After a four-year hiatus, El Niño is widely expected to make a grand reentrance this summer, ushering in the possibility of yet another wet, stormy winter.
“It looks like it’s full steam ahead,” UCLA climate scientist Daniel Swain said in a live YouTube interview last week, in which he placed the likelihood of a strong El Niño event at greater than 50% — even as projections still vary widely.
“A strong event does have the potential for strong impacts on California,” said Swain.
The El Niño climate phenomenon — the opposite of La Niña — generally occurs every three to five years when ocean waters along the equator in the eastern Pacific warm by at least a half-degree Fahrenheit.
That, in turn, can reposition the jet stream and funnel storms toward the West Coast, often resulting in increased rainfall across thousands of miles, said John Monteverdi, emeritus professor of meteorology at San Francisco State University.
But a wet winter is not at all guaranteed, he said, noting that only one out of about six current models predicts a strong El Niño as this year progresses.
“People have been sort of charmed into believing that all El Niños mean storms,” Monteverdi said. “The historical record does not support a sure bet on that.”
Misconceptions about this mysterious weather pattern abound.

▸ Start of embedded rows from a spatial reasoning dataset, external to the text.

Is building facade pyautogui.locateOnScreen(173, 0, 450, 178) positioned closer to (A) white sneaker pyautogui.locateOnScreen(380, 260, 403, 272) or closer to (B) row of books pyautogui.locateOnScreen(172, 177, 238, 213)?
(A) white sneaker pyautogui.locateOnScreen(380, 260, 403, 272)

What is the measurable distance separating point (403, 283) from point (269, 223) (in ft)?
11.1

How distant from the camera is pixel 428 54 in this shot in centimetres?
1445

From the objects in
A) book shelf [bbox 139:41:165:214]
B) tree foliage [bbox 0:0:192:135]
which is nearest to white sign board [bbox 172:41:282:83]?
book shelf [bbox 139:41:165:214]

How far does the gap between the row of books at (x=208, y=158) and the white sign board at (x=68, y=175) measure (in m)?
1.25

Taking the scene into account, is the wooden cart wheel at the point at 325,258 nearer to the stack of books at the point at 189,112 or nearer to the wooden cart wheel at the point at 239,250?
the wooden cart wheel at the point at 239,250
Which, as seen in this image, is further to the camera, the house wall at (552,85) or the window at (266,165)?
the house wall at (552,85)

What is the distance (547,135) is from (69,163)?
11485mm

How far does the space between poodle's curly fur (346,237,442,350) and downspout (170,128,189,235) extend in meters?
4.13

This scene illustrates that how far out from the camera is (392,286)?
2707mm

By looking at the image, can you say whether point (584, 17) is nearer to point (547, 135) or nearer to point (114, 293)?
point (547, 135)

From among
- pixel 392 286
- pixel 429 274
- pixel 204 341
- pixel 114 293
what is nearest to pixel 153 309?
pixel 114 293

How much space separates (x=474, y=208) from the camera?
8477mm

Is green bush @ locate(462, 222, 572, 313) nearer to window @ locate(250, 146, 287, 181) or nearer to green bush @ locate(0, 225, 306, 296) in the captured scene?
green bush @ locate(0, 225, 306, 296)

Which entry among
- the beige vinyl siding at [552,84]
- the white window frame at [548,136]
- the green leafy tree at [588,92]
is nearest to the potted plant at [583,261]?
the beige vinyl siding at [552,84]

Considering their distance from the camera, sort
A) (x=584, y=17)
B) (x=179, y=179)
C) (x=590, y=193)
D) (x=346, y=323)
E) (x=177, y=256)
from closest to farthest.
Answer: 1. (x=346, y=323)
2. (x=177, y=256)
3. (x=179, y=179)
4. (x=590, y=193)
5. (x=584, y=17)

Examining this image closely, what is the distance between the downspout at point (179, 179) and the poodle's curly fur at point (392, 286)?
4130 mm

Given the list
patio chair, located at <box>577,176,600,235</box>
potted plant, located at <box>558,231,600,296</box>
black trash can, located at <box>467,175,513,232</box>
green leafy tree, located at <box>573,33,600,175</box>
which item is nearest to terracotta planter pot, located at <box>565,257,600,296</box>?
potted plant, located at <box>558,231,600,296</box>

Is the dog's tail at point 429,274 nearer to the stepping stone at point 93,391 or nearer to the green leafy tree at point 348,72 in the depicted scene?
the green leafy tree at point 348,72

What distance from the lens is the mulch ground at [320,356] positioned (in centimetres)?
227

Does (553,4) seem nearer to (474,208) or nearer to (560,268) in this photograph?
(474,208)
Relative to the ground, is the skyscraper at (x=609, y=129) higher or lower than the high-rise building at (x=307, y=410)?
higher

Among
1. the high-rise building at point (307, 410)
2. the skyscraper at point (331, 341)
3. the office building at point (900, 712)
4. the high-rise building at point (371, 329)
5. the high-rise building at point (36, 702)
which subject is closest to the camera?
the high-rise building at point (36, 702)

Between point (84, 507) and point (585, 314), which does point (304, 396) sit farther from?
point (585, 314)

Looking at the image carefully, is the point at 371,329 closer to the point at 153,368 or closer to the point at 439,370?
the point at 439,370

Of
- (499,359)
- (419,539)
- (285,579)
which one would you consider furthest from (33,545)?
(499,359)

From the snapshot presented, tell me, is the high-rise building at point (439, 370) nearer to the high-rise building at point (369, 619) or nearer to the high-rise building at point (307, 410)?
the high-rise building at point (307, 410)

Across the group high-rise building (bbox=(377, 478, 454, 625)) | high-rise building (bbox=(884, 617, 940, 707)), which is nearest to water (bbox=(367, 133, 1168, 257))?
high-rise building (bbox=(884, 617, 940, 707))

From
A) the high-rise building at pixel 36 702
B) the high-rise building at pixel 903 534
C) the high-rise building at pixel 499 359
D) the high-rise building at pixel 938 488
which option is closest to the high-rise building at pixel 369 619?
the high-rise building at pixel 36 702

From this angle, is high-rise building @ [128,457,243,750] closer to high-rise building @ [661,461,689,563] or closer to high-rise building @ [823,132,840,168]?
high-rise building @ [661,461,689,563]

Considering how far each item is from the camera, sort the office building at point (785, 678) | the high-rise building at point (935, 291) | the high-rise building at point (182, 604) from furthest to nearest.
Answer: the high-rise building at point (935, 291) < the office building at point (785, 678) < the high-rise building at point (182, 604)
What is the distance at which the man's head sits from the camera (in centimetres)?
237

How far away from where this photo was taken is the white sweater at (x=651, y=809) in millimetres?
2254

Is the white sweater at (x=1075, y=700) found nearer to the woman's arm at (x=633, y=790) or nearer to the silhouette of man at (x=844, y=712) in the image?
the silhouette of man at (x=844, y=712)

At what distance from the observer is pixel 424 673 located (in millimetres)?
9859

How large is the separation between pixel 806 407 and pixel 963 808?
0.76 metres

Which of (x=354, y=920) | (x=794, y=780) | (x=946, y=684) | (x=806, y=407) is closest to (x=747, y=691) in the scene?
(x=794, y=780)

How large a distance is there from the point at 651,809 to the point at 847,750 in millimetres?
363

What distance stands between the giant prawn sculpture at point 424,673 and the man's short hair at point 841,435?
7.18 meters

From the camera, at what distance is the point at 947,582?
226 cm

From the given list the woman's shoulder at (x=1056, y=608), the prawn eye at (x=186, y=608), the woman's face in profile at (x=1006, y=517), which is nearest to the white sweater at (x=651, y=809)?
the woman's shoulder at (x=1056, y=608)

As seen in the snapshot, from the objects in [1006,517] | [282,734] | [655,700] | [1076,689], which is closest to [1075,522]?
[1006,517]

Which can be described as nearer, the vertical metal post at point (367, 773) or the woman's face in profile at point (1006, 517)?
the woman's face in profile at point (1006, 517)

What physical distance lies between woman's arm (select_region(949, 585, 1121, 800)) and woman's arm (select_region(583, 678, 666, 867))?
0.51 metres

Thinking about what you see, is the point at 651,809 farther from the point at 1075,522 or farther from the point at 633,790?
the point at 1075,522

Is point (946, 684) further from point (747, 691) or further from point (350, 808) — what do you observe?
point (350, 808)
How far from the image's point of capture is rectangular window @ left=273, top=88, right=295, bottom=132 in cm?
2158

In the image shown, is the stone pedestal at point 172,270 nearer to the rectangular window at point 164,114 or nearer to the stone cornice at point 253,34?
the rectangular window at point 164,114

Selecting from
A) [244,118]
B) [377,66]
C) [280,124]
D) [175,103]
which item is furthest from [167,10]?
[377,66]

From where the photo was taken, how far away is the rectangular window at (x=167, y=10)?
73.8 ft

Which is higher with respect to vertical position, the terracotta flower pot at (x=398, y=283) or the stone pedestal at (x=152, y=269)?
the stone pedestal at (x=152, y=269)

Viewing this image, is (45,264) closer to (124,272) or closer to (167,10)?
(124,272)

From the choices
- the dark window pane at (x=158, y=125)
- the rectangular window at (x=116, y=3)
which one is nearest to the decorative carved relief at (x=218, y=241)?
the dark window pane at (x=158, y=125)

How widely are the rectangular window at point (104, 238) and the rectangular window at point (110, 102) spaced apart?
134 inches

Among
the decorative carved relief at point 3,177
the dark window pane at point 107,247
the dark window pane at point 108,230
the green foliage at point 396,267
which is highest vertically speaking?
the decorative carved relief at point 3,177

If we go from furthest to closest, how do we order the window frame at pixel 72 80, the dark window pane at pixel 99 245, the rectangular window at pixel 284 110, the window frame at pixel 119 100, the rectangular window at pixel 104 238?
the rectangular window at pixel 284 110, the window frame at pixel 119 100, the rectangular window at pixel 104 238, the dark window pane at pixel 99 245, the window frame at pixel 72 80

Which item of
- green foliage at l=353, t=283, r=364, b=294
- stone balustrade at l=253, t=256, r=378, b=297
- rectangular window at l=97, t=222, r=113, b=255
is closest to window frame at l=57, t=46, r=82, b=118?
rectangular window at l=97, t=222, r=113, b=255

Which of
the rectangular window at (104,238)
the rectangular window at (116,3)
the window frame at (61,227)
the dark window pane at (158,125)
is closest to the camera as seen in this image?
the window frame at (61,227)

Below are six of the most common ones.
Misconception 1: El Niño comes to California
Every time Jan Null reads a headline saying El Niño is coming to the West Coast, he cringes. The local forecaster, who founded Golden Gate Weather Service, said the headlines aren’t factual because El Niño actually occurs “about 3,000 miles away from California. It does not move en masse toward the California coast.” It can, however, greatly affect the weather in California.
Misconception 2: Every El Niño event and its effects are identical
For the more than seven decades that El Niños have been tracked, their strength and impact have varied significantly, with many having little impact in California.
“The general notion is that El Niño brings wetter winters in California, although the relationship is somewhat fragile,” said UC Berkeley climate scientist John Chiang. “It’s really only the strong El Niños that affect rainfall over Northern California.”
And a slew of other oceanic and atmospheric variables can enhance or diffuse the effects of El Niño, noted meteorologist Null, saying, “I’ve often referred to it as the alphabet soup of all these other climate things going on.”
Misconception 3: El Niño is a storm
“El Niño is not a storm in and of itself,” Monteverdi said.
Rather, he explains, it is a phenomenon that can prime the atmosphere to push more robust storms toward the West Coast.
El Niños do “not spawn storms” and “do not directly create storms over California or anywhere else,” added Null.
Misconception 4: El Niños always result in catastrophic flooding
Significant flooding can just as likely occur in a non-El Niño period like the one Californians experienced this past winter (which was technically in a La Niña year).